Enhanced hydrogen storage performance of LiAlH 4–MgH 2–TiF 3 composite

Abstract

The mutual destabilization of LiAlH 4 and MgH 2 in the reactive hydride composite LiAlH 4–MgH 2 is attributed to the formation of intermediate compounds, including Li–Mg and Mg–Al alloys, upon dehydrogenation. TiF 3 was doped into the composite for promoting this interaction and thus enhancing the hydrogen sorption properties.
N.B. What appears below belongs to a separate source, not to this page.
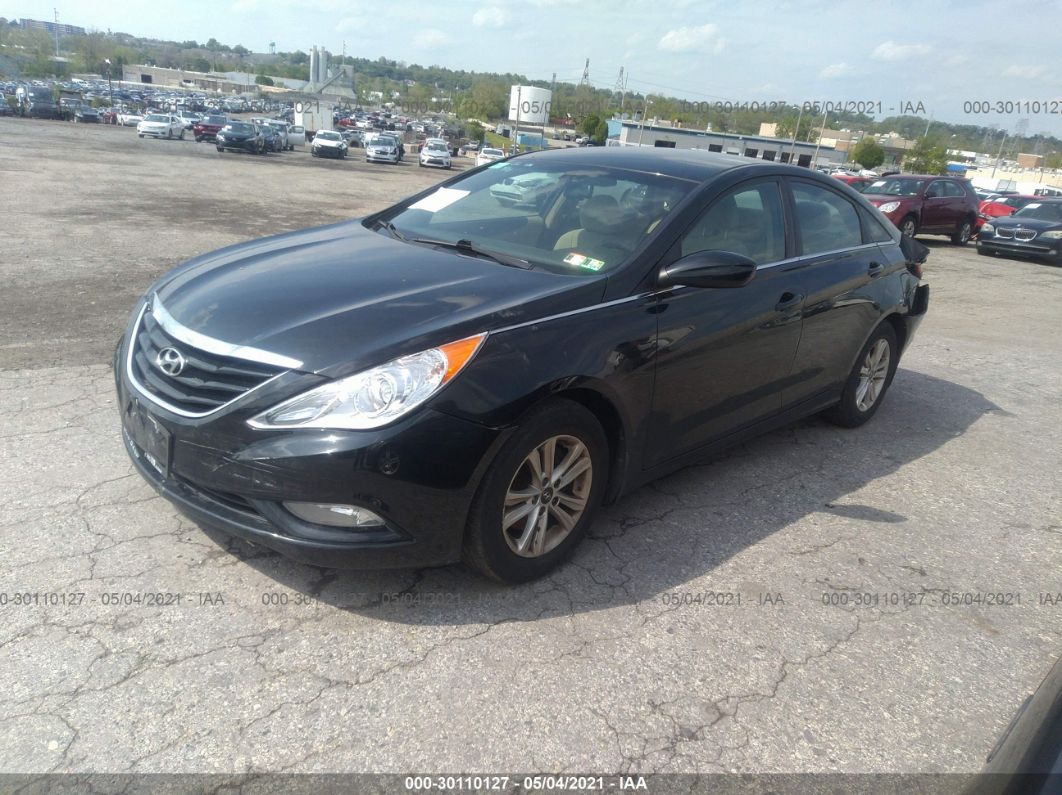 2013 Hyundai Sonata Gls Pzev Черный vin: 5NPEB4AC9DH735472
Experimental analysis on the LiAlH 4–MgH 2–TiF 3 composite was performed via temperature-programmed desorption (TPD), differential scanning calorimetry (DSC), isothermal sorption, pressure-composition isotherms (PCI), and powder X-ray diffraction (XRD). For LiAlH 4–MgH 2–TiF 3 composite (mole ratio 1:1:0.05), the dehydrogenation temperature range starts from about 60 °C, which is 100 °C lower than for LiAlH 4–MgH 2. At 300 °C, the LiAlH 4–MgH 2–TiF 3 composite can desorb 2.48 wt% hydrogen in 10 min during its second stage dehydrogenation, corresponding to the decomposition of MgH 2. In contrast, 20 min was required for the LiAlH 4–MgH 2 sample to release so much hydrogen capacity under the same conditions. The hydrogen absorption properties of the LiAlH 4–MgH 2–TiF 3 composite were also improved significantly as compared to the LiAlH 4–MgH 2 composite. A hydrogen absorption capacity of 2.68 wt% under 300 °C and 20 atm H 2 pressure was reached after 5 min in the LiAlH 4–MgH 2–TiF 3 composite, which is larger than that of LiAlH 4–MgH 2 (1.75 wt%). XRD results show that the MgH 2 and LiH were reformed after rehydrogenation.